**Given instruction:**
Copy out all of the material, matching it word for word.
────
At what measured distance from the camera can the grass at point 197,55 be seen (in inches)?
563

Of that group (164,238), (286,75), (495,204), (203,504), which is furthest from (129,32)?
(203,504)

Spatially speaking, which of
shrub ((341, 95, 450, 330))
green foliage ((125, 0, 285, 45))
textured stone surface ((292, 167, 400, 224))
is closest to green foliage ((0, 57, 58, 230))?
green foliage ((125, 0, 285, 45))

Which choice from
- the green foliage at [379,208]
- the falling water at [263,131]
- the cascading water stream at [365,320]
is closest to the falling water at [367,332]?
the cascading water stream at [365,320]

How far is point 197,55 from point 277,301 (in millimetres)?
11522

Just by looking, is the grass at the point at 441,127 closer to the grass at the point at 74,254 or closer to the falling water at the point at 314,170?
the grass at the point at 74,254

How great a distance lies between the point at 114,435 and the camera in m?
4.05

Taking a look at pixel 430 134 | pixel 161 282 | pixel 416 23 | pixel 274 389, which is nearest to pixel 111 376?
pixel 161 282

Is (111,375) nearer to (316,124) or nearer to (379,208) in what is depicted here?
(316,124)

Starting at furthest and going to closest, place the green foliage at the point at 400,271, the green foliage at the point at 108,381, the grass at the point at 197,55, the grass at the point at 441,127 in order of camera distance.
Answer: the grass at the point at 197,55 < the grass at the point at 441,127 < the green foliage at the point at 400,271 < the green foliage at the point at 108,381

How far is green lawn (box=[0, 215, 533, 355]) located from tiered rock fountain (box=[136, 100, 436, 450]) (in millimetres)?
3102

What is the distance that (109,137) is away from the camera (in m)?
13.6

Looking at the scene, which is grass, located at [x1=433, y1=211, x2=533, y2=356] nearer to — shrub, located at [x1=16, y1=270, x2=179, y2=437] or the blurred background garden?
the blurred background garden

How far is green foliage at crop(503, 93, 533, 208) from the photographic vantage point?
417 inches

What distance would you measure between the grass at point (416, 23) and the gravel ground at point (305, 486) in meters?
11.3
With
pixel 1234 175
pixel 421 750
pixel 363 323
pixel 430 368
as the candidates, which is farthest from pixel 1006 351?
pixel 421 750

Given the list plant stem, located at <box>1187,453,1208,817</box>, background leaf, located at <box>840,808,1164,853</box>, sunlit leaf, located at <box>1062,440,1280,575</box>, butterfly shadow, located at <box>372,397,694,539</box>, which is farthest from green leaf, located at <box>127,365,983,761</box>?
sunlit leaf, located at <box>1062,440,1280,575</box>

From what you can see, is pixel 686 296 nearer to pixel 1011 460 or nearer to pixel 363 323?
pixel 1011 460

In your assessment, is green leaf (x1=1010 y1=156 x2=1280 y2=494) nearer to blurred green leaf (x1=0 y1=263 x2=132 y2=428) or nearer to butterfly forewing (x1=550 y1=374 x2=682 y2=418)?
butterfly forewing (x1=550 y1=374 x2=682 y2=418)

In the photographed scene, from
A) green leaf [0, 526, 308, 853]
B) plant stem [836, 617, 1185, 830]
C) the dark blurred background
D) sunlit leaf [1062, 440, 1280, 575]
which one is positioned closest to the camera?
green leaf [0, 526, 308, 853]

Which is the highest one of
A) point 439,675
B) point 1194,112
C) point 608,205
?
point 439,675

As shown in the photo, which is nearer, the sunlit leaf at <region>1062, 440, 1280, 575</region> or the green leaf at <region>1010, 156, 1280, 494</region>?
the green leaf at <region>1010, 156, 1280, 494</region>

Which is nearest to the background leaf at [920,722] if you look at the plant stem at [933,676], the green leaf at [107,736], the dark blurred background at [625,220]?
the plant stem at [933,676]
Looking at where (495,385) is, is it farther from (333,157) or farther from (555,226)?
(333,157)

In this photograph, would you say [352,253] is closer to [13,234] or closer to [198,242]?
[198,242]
────
**Finished task:**
At what measured distance from the camera can the grass at point 197,55 be seen (in inches)?
563

Of that group (164,238), (286,75), (495,204), (203,504), which is furthest from (129,32)?
(203,504)

Spatially speaking, which of
shrub ((341, 95, 450, 330))
green foliage ((125, 0, 285, 45))
textured stone surface ((292, 167, 400, 224))
is closest to green foliage ((0, 57, 58, 230))?
green foliage ((125, 0, 285, 45))

Which choice from
- the green foliage at [379,208]
- the falling water at [263,131]
- the cascading water stream at [365,320]
is closest to the falling water at [367,332]?
the cascading water stream at [365,320]

How far is point 197,55 from point 277,301 (in millimetres)?
11522

Just by looking, is the grass at the point at 441,127 closer to the grass at the point at 74,254 or closer to the falling water at the point at 314,170?
the grass at the point at 74,254

How great a distance lies between the point at 114,435 and the camera in m?
4.05

Taking a look at pixel 430 134 | pixel 161 282 | pixel 416 23 | pixel 274 389, which is nearest to pixel 111 376?
pixel 161 282

Is (111,375) nearer to (316,124) or nearer to (379,208) in what is depicted here?
(316,124)

Starting at furthest and going to closest, place the green foliage at the point at 400,271, the green foliage at the point at 108,381, the grass at the point at 197,55, the grass at the point at 441,127 in order of camera distance.
Answer: the grass at the point at 197,55 < the grass at the point at 441,127 < the green foliage at the point at 400,271 < the green foliage at the point at 108,381

How far is green lawn (box=[0, 215, 533, 355]) located from tiered rock fountain (box=[136, 100, 436, 450]) (in millimetres)?
3102

What is the distance that (109,137) is away from the camera (in m)?
13.6

Looking at the scene, which is grass, located at [x1=433, y1=211, x2=533, y2=356] nearer to — shrub, located at [x1=16, y1=270, x2=179, y2=437] or the blurred background garden?
the blurred background garden

How far is green foliage at crop(503, 93, 533, 208) from the photographic vantage point?
417 inches

What distance would you measure between the grass at point (416, 23) and the gravel ground at point (305, 486) in meters?
11.3
With
pixel 1234 175
pixel 421 750
pixel 363 323
pixel 430 368
as the candidates, which is farthest from pixel 1006 351?
pixel 421 750

Given the list plant stem, located at <box>1187,453,1208,817</box>, background leaf, located at <box>840,808,1164,853</box>, sunlit leaf, located at <box>1062,440,1280,575</box>, butterfly shadow, located at <box>372,397,694,539</box>, which is farthest from green leaf, located at <box>127,365,983,761</box>?
sunlit leaf, located at <box>1062,440,1280,575</box>

From what you can see, is pixel 686 296 nearer to pixel 1011 460 or nearer to pixel 363 323?
pixel 1011 460

In your assessment, is green leaf (x1=1010 y1=156 x2=1280 y2=494) nearer to blurred green leaf (x1=0 y1=263 x2=132 y2=428) or nearer to butterfly forewing (x1=550 y1=374 x2=682 y2=418)?
butterfly forewing (x1=550 y1=374 x2=682 y2=418)

In the photographed scene, from
A) green leaf [0, 526, 308, 853]
B) plant stem [836, 617, 1185, 830]
C) the dark blurred background
D) sunlit leaf [1062, 440, 1280, 575]
which one is positioned closest to the camera?
green leaf [0, 526, 308, 853]

Which is the highest one of
A) point 439,675
B) point 1194,112
C) point 608,205
?
point 439,675

As shown in the photo, which is nearer, the sunlit leaf at <region>1062, 440, 1280, 575</region> or the green leaf at <region>1010, 156, 1280, 494</region>?
the green leaf at <region>1010, 156, 1280, 494</region>

Which is nearest to the background leaf at [920,722] if you look at the plant stem at [933,676], the green leaf at [107,736], the dark blurred background at [625,220]?
the plant stem at [933,676]
Looking at where (495,385) is, is it farther from (333,157) or farther from (555,226)?
(333,157)

In this photograph, would you say [352,253] is closer to [13,234] or closer to [198,242]?
[198,242]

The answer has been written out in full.